Modernism and Its Mysterious Transmissions
Course Description:
This course explores how modernist authors, artists and scientists attempted to make sense of new communicative possibilities offered by radio, telephones and television as well as séances, spiritual mediums and telepathic intimacy. We will ask how varying disciplines—psychoanalysis and literature, science and spiritualism—allowed individuals to reconceptualize the definitions of the self in contrast to the Other. In texts such as George Du Maurier’s Trilby, Oscar Wilde’s Teleny, Bram Stoker’s Dracula and Henry James’ essays and short stories, characters cross sexual, racial and national divides using telepathic powers and technological media, suggesting that the boundaries between these realms are both dangerously and thrillingly permeable.

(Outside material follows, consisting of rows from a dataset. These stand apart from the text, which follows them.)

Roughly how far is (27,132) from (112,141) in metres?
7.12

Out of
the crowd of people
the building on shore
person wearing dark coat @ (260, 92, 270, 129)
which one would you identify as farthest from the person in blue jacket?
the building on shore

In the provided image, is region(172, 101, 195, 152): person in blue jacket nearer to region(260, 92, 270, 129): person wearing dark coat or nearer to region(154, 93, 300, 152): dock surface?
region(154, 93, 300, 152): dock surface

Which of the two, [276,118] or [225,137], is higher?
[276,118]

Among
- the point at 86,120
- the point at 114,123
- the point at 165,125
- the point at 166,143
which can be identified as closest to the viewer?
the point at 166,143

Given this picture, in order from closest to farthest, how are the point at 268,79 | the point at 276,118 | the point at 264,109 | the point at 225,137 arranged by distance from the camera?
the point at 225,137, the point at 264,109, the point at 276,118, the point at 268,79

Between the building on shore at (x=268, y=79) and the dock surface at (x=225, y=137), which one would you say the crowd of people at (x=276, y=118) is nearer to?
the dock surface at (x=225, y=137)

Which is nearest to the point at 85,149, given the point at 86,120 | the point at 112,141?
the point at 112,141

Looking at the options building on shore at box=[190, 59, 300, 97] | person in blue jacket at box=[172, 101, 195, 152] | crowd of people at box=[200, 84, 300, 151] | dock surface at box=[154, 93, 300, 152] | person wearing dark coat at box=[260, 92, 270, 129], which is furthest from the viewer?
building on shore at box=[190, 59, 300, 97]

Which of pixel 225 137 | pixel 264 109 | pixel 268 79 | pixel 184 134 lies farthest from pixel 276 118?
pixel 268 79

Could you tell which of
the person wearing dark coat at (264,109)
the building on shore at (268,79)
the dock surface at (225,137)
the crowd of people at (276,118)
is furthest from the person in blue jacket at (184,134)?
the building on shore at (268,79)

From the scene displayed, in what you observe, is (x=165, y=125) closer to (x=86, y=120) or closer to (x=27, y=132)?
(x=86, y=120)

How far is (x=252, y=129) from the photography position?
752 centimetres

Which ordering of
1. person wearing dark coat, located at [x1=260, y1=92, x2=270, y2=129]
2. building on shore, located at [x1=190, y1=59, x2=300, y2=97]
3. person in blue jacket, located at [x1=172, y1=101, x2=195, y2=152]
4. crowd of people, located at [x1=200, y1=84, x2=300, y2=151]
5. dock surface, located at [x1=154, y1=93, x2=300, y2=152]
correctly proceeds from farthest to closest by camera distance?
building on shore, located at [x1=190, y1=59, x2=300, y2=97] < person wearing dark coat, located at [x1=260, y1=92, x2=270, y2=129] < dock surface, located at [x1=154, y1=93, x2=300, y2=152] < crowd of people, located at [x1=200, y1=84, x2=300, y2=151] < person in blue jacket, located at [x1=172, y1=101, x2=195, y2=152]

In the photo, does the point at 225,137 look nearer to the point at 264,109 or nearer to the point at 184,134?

In addition to these literary texts, we will also read reports from the “Society for Psychical Research,” Freud’s short essays on telepathy, H.D.’s meditations on “mysterious transmissions,” and André Bretón’s “Second Manifesto on Surrealism” exploring the exquisite corpse as a collective pooling of “unconsciousness.” Finally, throughout the semester, we will compare our readings to critical examinations of spirit photography, advertisements and surrealist films. Students will be required to produce one project in which they imagine life without a particular medium of communication and one essay in which they compare a technological medium of communication to a fantastic experience of (supposedly) impossible transmission.